The world is full of colour, and the human eye can pick up a variety of astounding hues. But does that mean you should paint your website in rainbows? Not necessarily. You can indeed go terribly wrong with colour choices for a website, which could in turn impact the user experience and drive visitors away. Gone are the days of gradients and poorly laid out sites. Now, you need to be careful and consider colour psychology when choosing a palette.
Here are the colour choices to avoid when designing a website:
1. Banish The Pure Black
You might be thinking, “But I see blacks used on websites all the time.” Yes, but have you ever really seen anything that’s #000000 everywhere? No. Pure black is jarring, because it’s unnatural. Not even Monet used pure black in his paintings, and that should tell you everything you need to know. If you want to use blacks, use #111111 (cod grey) or other similar colours. That will make the darker colours much more suitable for human eyes and make any text that is placed over the black much easier to read.
2. Light Colours On White
Want to give your visitors a headache? Then put pastels on white or off-white on white. There is nothing more irksome than trying to decrypt nearly invisible text on a blaring white screen. Remember, you have to balance darks and lights to create an environment that is easily readable and comfortable for the eyes. The best way to ensure you’re putting a dark enough font on your white (or light) background is to think about complimentary colours on the colour wheel.
The same goes for bright on bright and dark on dark. Any similar colour combination will create a clashing effect that is hard on the eyes. For example, fuchsia on magenta. Makes you frown just thinking about it, right? Even if you don’t think this slip up will happen to you, those who tend to use monochromatic schemes make mistakes by putting greys and greys and so on. Be careful and, when in doubt, use contrasting colours.

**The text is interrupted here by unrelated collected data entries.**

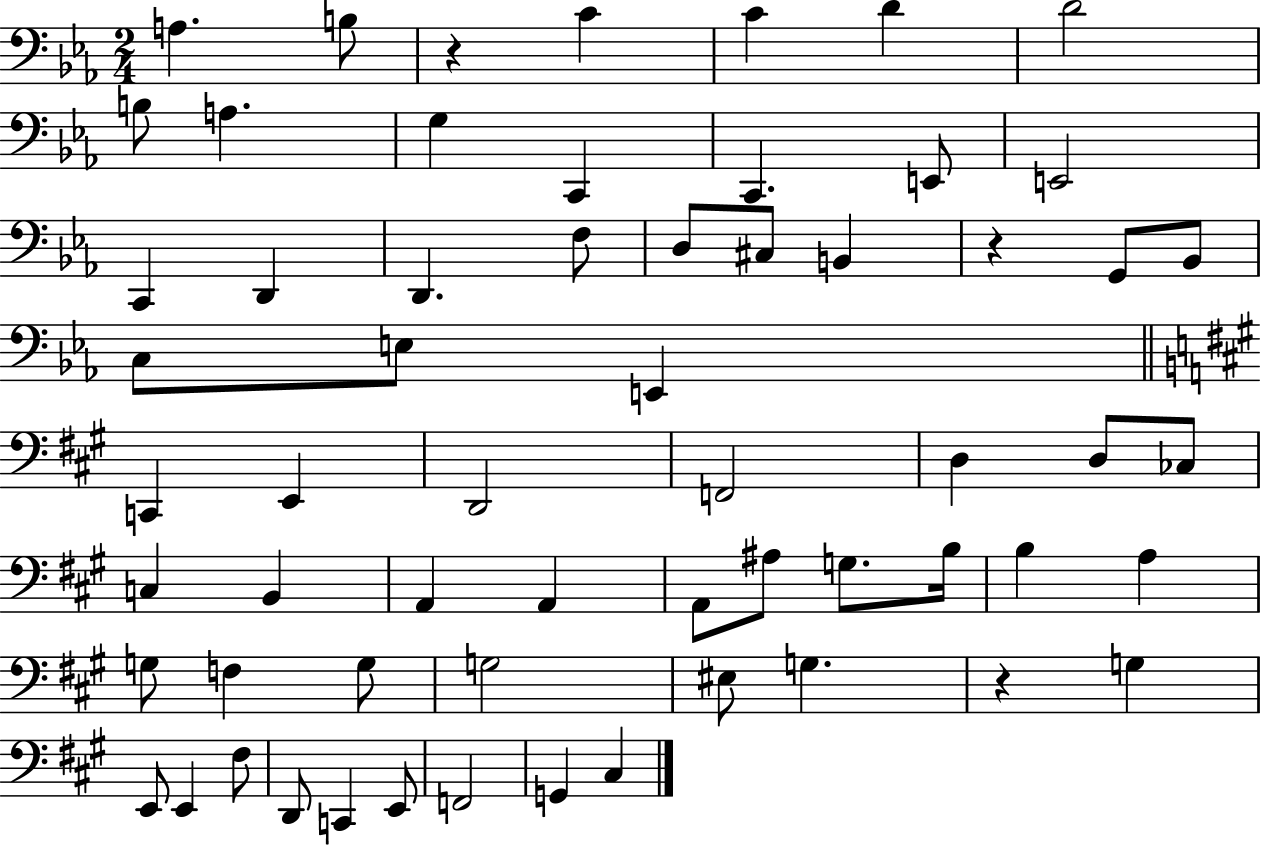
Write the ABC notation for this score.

X:1
T:Untitled
M:2/4
L:1/4
K:Eb
A, B,/2 z C C D D2 B,/2 A, G, C,, C,, E,,/2 E,,2 C,, D,, D,, F,/2 D,/2 ^C,/2 B,, z G,,/2 _B,,/2 C,/2 E,/2 E,, C,, E,, D,,2 F,,2 D, D,/2 _C,/2 C, B,, A,, A,, A,,/2 ^A,/2 G,/2 B,/4 B, A, G,/2 F, G,/2 G,2 ^E,/2 G, z G, E,,/2 E,, ^F,/2 D,,/2 C,, E,,/2 F,,2 G,, ^C,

3. Neon Colours In The User Interface
Something about neon is mentally jarring and perplexing. The eyes tend to like glimpses of bright colour, and therefore you should only utilise neons when trying to make an attention-grabbing statement or artwork. On the user interface, though, neons tend to overwhelm, especially with used in bigger sections of the web design.
If you really need to use neon tones or have them as part of the logo or within the colour scheme of your company, you can remove some of the brightness by toning down the colour by a few shades. Further, you can use neon for smaller elements where the reader would need to see the text easily.

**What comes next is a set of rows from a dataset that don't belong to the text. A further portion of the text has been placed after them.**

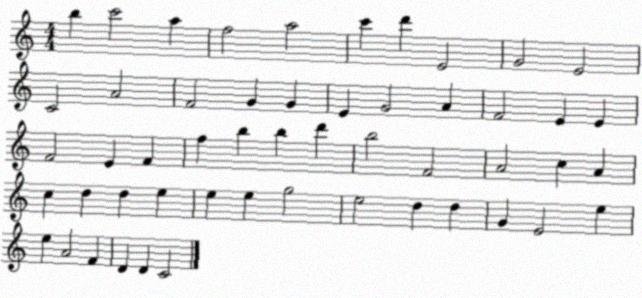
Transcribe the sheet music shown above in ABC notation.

X:1
T:Untitled
M:4/4
L:1/4
K:C
b c'2 a f2 a2 c' d' E2 G2 E2 C2 A2 F2 G G E G2 A F2 E E F2 E F f b b d' b2 F2 A2 c A c d d e e e g2 e2 d d G E2 e e A2 F D D C2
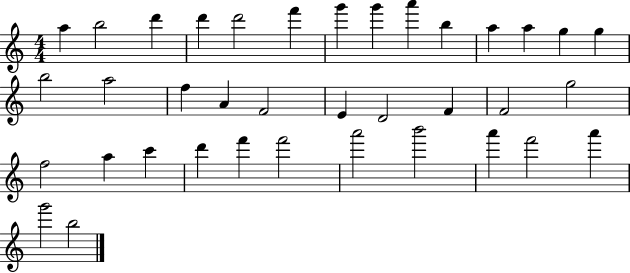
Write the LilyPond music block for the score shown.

4. Avoid Christmas Colours
Even with the spirit of the holidays tying these two colours together, when it comes to web design, they are worse than siblings fighting over a toy and need a mediator. There’s a couple of reasons for this:
- Users who have deuteranopia, or colour blindness, will have difficulty telling the difference between red and green.
- Red and green are on opposite sides of the colour wheel and, therefore, naturally clash.
- Strong psychological associations with red and green will make it difficult for people not to anticipate Christmas or traffic signals or Stop/Go connotations.
5. Rainbow Themes
Anything that breaks away from colour theory and colour psychology is going to be dangerous down the road. Even if you’re a rainbow-themed store, you need to be extremely precise in where the rainbow elements are placed. If you want to produce a beautiful web design, remember that you shouldn’t go over 4 colours on a page and use colour blocking. While you can go from red to purple to blue, throwing yellow and green in there will cause colour vibration and unsettling lack of balance.
6. Yellow and Blue
The worst offence that is still made today is the combination of pale yellow and bright blue. Bright blue as a background is difficult, first, because it leaves you with little to work with. Bright blue also tends to create vibrations with other colours, like yellow, making it an unpleasant sight. The same applies to yellow—except yellow as a background is infinitely worse. Yellow is like throwing your whole brand into a pile of rubbish. Just don’t do it.
Instead, you can pair bright blues and yellows with more earthy tones. Yellows pair well with dark reds and oranges for a retro look, while lighter blues can make for a breathy page.
Like green and red, never mix the two together.
7. Ignoring Web Safe Colours
Everything that has been hinted to so far is that there is a level of acceptability in UI design that you shouldn’t ignore. “Web safe colours” is a term many graphic designers and website designers know. Some people think the practise is outdated, but that couldn’t be farther from the truth. Web safe colours help everyone see colour the same way and get your intended message across more effectively.
Web safe colours are “colours that are deeply encoded into the browsers and display uniform, consistent, and in a non-dithered manner on any computer monitor that supports 8-bit colour and above,” as defined by BrightHub.
In other words, some computers display colours differently than others. An Apple might show more oranges while a Dell shows more reds. This means that you should consider 2-4 of the 216 web safe colours that don’t get distorted when constructing a website.
Even if the idea of using “simple” colours offends you, remember that you’re not trying to win an art award. You’re trying to make a clean user experience for the visitors.
There you have it—7 colour mistakes to avoid when designing a website. Keep these in mind so you don’t commit a design sin or offend your visitors. By applying rules of colour psychology and using colours that are mainstays, you can create a clean website that is both beautiful and functional.